National Counter-Information Operations Strategy

Gabriel Cederberg 

Introduction

American democracy is under attack. From the daily news to our social media feeds, nation-state competitors target the United States and its citizens, seeking to fuel division and chaos at home while undermining our interests abroad and our will to defend them. It is critical that policymakers and citizens understand these threats and how to counter them. This playbook seeks to ensure that U.S. citizens, not foreign actors, determine the future of U.S. democracy.

While nation-state competitors have employed propaganda and information operations (IO) targeting the United States for decades, in recent years their efforts have changed dramatically. The rise of the Internet and social media as mechanisms for disseminating news has made our country both more globally interconnected and simultaneously more vulnerable to foreign efforts to destabilize our democracy. There is now clear evidence that Russia used influence operations designed to undermine U.S. democracy and citizens’ trust in its integrity in both the 2016 and 2018 election cycles. Adversaries are actively using information as a weapon to attack the United States, our political system, and citizens’ trust in it. 


The consequences for the United States are severe. Foreign actors stoke social tensions and drive partisan politics in our elections. America’s competitors undermine our willingness to defend our beliefs and the rules-based international system—from Ukraine to the South China Sea. The principles upon which our nation was founded are now under ongoing attack, with no letup in sight. Across each of these dimensions, strategic competitors seek to use the free and open nature of our social and political system against us. Russian efforts to undermine our elections are the most significant near-term threat, but it is far from the only challenge we face. In the medium- to long-term, China seeks to displace the United States from the Indo-Pacific and rewrite the rules-based international system to suit its own interests. Iran and North Korea both harbor ambitions to fundamentally change their regional security environments. In each of these cases, information operations targeting the United States are a key tool that our competitors use to pursue their goals. 

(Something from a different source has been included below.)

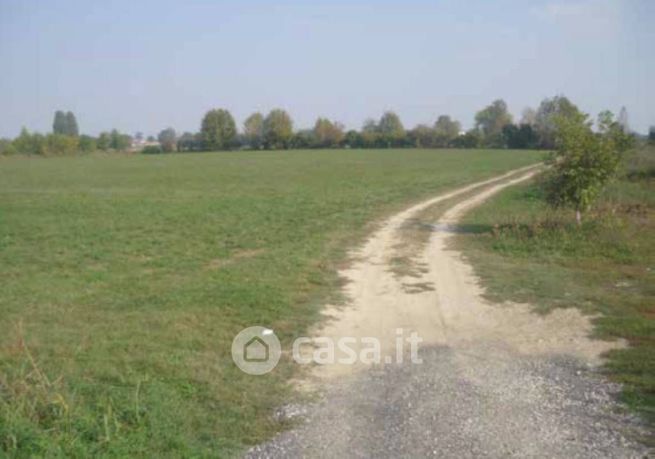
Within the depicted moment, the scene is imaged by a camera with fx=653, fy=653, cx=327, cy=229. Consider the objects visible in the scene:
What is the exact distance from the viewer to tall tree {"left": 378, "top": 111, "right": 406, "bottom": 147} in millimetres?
111875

As a result, the United States urgently needs to understand how it can better prevent information operations and mitigate their effects on our citizens and our democracy. 

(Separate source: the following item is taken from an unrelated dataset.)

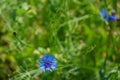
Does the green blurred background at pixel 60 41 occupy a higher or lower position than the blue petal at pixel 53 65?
higher

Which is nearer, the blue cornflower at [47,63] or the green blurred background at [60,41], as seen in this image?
the blue cornflower at [47,63]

This report helps address the challenge posed by IO by defining the IO threats that the United States faces and then outlining an overall approach for countering them in a manner consistent with American values. This approach reflects an integrated, whole-of-nation effort—with a focus on the federal government, but also including relevant players in the private sector and civil society. Finally, the report concludes with a set of concrete actions that each of these actors can take to better counter and mitigate IO.